Nuclear proliferationSoftware helps detect nuclear tests

Published 1 February 2016

When North Korea conducted its recent nuclear weapon test, it was not terribly difficult to detect. It was a fairly large blast, it occurred in a place where a test was not surprising, and the North Korean government made no effort to hide it. But clandestine tests of smaller devices, perhaps by terrorist organizations or other nonstate actors, are a different story. It is those difficult-to-detect events that the Vertically Integrated Seismic Analysis (VISA) — a machine learning system — aims to find.
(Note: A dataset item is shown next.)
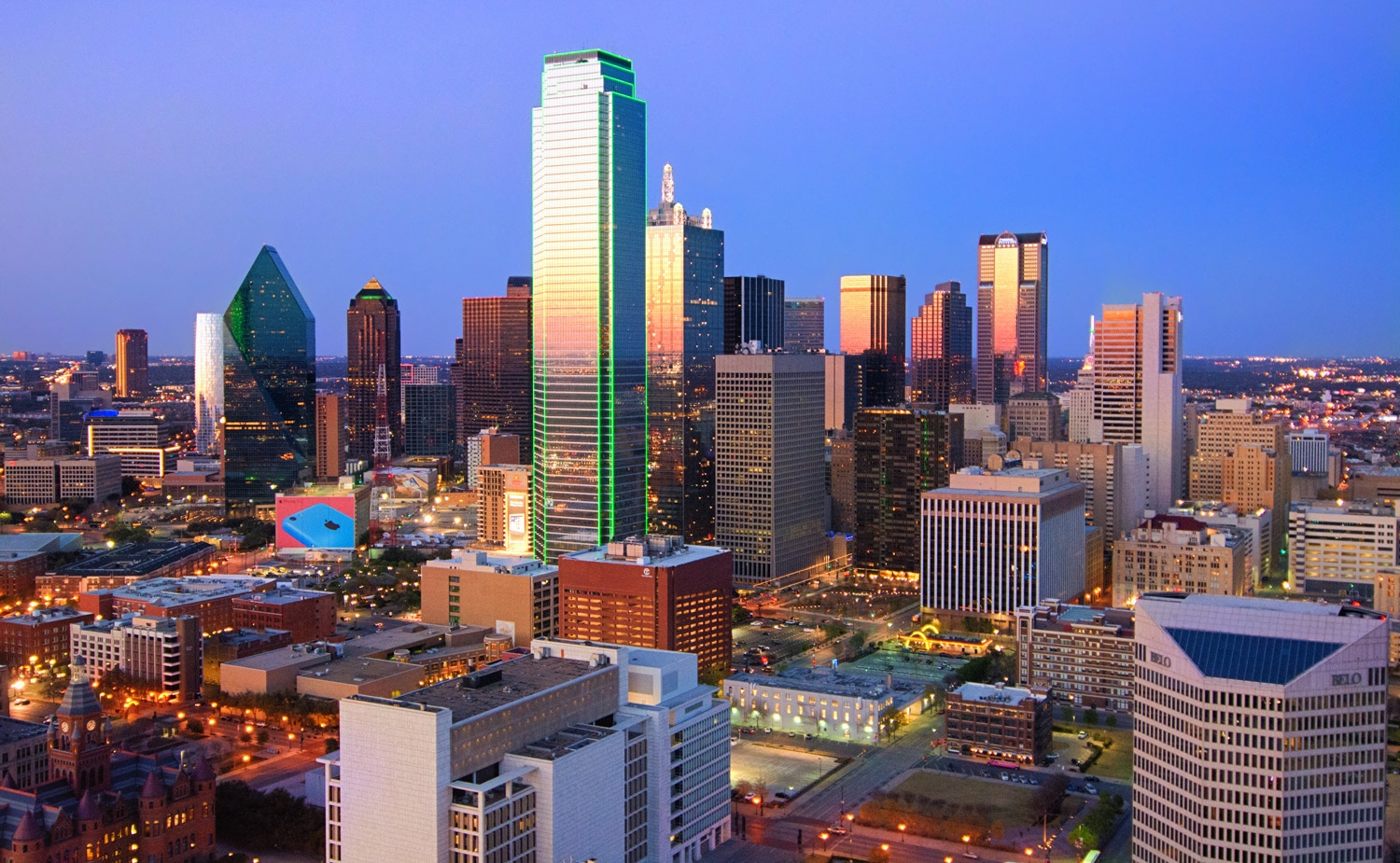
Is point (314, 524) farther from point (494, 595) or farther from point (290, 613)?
point (494, 595)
When North Korea conducted its recent nuclear weapon test, the blast had been detected by a global seismic sensing network operated by the Preparatory Commission for the Comprehensive Nuclear-Test-Ban Treaty Organization (CTBTO). The network, called the International Monitoring System, aims to “make sure that no nuclear explosion goes undetected.” Software designed in part by a Brown University computer scientist is helping to do just that.

The most recent North Korean test was not terribly difficult to detect. It was a fairly large blast, it occurred in a place where a test was not surprising, and the North Korean government made no effort to hide it. But clandestine tests of smaller devices, perhaps by terrorist organizations or other nonstate actors, are a different story. Brown University reports that it is those difficult-to-detect events that VISA — a machine learning system that Brown University’s Erik Sudderth helped to design — aims to find.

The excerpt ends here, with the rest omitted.